-- Start of Excerpted text --

473,394 Members | 1,735 Online
Bytes | Software Development & Data Engineering Community
Post Job

Home Posts Topics Members FAQ

Join Bytes to post your question to a community of 473,394 software developers and data experts.

XML parsing with streamed XML

I am sending continuous stream of XML like this :
_____________________

<stream>
<balise>
test
</balise>
<balise>
test2
</balise>

[..........etc..]

</stream>
_____________________

as reading this stream (in a string builder), i need to extract the
<balise> tag in order to get this :
<balise>
test
</balise>
and remove it from the stream as we parse
exemple :

_____________________

<stream>
<balise>
test
</balise>
<balise> [waiting for the rest of the stream...]

_____________________
with this in the stream, we should extract :
<balise>
test
</balise>
so at the end we have :
_____________________

<stream>
<balise> [waiting for the rest of the stream...]

_____________________
And so on as we read the stream !

-- End of Excerpted text --
-- Start of Supplied data --

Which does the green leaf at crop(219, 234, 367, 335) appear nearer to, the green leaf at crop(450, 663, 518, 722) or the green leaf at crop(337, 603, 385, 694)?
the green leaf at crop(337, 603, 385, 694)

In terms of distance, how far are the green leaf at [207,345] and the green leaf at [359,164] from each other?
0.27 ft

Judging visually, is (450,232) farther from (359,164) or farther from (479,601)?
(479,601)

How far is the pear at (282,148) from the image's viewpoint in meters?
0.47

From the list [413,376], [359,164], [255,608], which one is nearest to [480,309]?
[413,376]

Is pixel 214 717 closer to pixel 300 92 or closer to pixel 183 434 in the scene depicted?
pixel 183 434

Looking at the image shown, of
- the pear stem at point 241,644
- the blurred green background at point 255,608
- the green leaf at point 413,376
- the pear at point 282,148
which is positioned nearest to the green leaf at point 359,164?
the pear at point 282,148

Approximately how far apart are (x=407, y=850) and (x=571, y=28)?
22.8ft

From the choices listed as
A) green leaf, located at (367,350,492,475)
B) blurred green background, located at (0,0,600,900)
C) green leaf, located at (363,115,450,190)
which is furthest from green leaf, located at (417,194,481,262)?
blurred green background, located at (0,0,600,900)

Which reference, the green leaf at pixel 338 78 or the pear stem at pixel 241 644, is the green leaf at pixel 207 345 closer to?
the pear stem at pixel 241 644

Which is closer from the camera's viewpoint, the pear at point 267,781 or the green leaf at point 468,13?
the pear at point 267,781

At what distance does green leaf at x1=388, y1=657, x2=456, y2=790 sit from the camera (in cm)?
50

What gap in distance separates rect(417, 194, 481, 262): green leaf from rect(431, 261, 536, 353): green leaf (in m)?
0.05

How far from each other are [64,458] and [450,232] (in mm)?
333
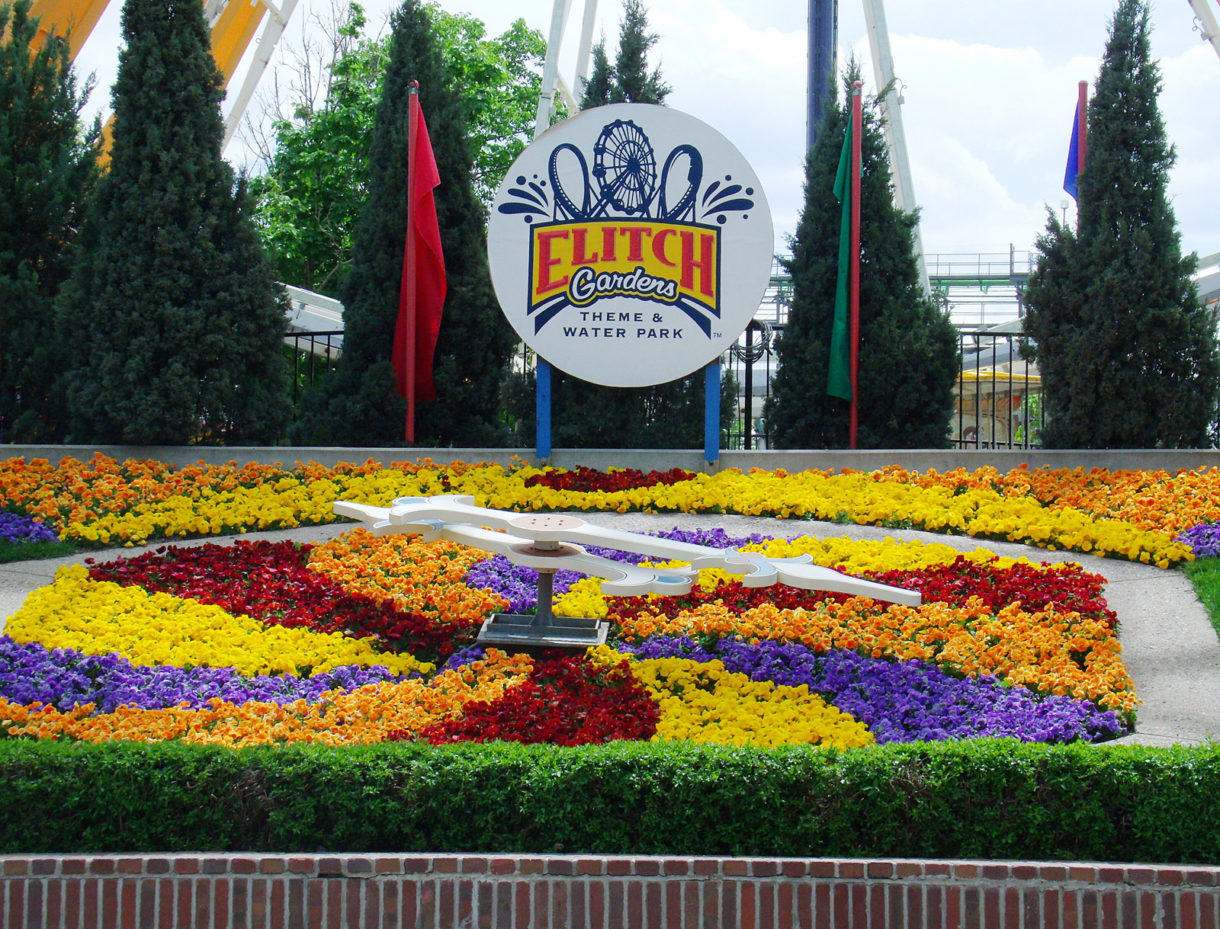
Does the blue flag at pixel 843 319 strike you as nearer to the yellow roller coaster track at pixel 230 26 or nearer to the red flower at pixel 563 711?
the red flower at pixel 563 711

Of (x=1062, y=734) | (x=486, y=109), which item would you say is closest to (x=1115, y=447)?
(x=1062, y=734)

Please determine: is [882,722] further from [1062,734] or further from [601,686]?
[601,686]

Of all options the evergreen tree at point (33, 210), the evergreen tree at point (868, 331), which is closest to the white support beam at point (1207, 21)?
the evergreen tree at point (868, 331)

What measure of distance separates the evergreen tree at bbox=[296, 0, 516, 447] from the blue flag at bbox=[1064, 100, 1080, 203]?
5963 millimetres

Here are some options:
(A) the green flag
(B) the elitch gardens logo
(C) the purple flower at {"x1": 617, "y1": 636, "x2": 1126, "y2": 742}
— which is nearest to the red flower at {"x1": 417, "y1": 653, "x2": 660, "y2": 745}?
(C) the purple flower at {"x1": 617, "y1": 636, "x2": 1126, "y2": 742}

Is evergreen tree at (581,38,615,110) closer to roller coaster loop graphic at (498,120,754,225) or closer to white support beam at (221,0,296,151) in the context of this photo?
roller coaster loop graphic at (498,120,754,225)

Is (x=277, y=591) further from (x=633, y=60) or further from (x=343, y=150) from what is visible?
(x=343, y=150)

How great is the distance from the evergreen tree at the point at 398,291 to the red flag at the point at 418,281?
21 centimetres

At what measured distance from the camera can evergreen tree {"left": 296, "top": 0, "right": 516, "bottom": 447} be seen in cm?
1184

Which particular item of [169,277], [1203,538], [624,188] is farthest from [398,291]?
[1203,538]

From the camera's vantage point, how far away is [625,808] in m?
3.80

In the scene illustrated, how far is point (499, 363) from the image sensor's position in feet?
A: 40.1

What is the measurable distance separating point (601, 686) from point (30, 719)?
95.3 inches

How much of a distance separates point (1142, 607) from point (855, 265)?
5.44 meters
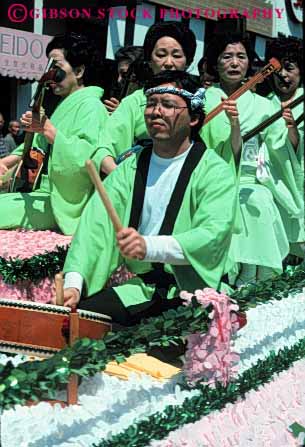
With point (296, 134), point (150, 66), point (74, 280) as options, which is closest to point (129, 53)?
point (150, 66)

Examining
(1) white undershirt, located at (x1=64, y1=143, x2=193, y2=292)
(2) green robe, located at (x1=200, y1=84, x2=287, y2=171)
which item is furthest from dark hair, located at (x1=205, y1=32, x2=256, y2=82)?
(1) white undershirt, located at (x1=64, y1=143, x2=193, y2=292)

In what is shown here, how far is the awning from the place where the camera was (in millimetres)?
7262

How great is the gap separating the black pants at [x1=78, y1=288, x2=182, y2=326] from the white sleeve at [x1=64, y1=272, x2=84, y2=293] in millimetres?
115

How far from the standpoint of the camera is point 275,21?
8.79 m

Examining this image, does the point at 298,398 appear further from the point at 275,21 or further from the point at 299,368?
the point at 275,21

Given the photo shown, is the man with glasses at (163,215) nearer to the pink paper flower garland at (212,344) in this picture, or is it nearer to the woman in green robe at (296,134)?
the pink paper flower garland at (212,344)

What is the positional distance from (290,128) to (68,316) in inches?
95.0

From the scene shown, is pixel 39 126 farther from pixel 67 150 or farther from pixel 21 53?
pixel 21 53

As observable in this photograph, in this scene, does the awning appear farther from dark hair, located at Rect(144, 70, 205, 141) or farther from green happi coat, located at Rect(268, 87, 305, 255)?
dark hair, located at Rect(144, 70, 205, 141)

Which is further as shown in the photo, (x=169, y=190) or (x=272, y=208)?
(x=272, y=208)

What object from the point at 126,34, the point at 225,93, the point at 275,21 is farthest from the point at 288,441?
the point at 275,21

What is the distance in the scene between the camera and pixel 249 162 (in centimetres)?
408

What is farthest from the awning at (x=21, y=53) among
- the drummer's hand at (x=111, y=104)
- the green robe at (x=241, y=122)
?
the green robe at (x=241, y=122)

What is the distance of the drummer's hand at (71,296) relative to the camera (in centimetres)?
230
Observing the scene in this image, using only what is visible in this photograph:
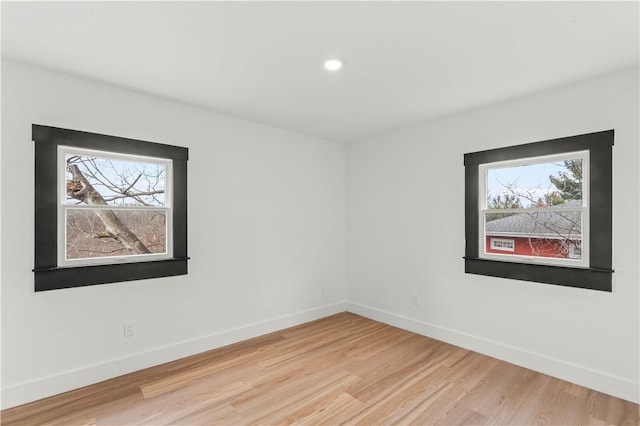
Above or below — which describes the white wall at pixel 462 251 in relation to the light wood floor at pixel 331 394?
above

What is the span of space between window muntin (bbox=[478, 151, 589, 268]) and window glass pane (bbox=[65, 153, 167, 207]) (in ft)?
11.0

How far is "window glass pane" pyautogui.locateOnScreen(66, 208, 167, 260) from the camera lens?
2697mm

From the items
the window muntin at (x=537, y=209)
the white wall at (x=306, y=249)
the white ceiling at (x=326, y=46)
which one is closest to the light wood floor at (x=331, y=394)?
the white wall at (x=306, y=249)

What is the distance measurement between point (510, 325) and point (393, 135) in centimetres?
257

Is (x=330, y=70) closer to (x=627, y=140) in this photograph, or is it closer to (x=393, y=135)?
(x=393, y=135)

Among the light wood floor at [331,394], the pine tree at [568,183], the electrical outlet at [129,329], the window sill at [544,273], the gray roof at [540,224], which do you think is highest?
the pine tree at [568,183]

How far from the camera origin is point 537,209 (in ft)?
9.81

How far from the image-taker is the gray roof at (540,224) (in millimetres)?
2824

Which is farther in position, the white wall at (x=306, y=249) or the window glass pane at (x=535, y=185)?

-- End of Supplied data --

• [Task brief] Return the part of the streamed XML parsing post from "473,394 Members |" to "and data experts.", copied word for word.

• [Solution]
473,394 Members | 1,735 Online
Bytes | Software Development & Data Engineering Community
Post Job

Home Posts Topics Members FAQ

Join Bytes to post your question to a community of 473,394 software developers and data experts.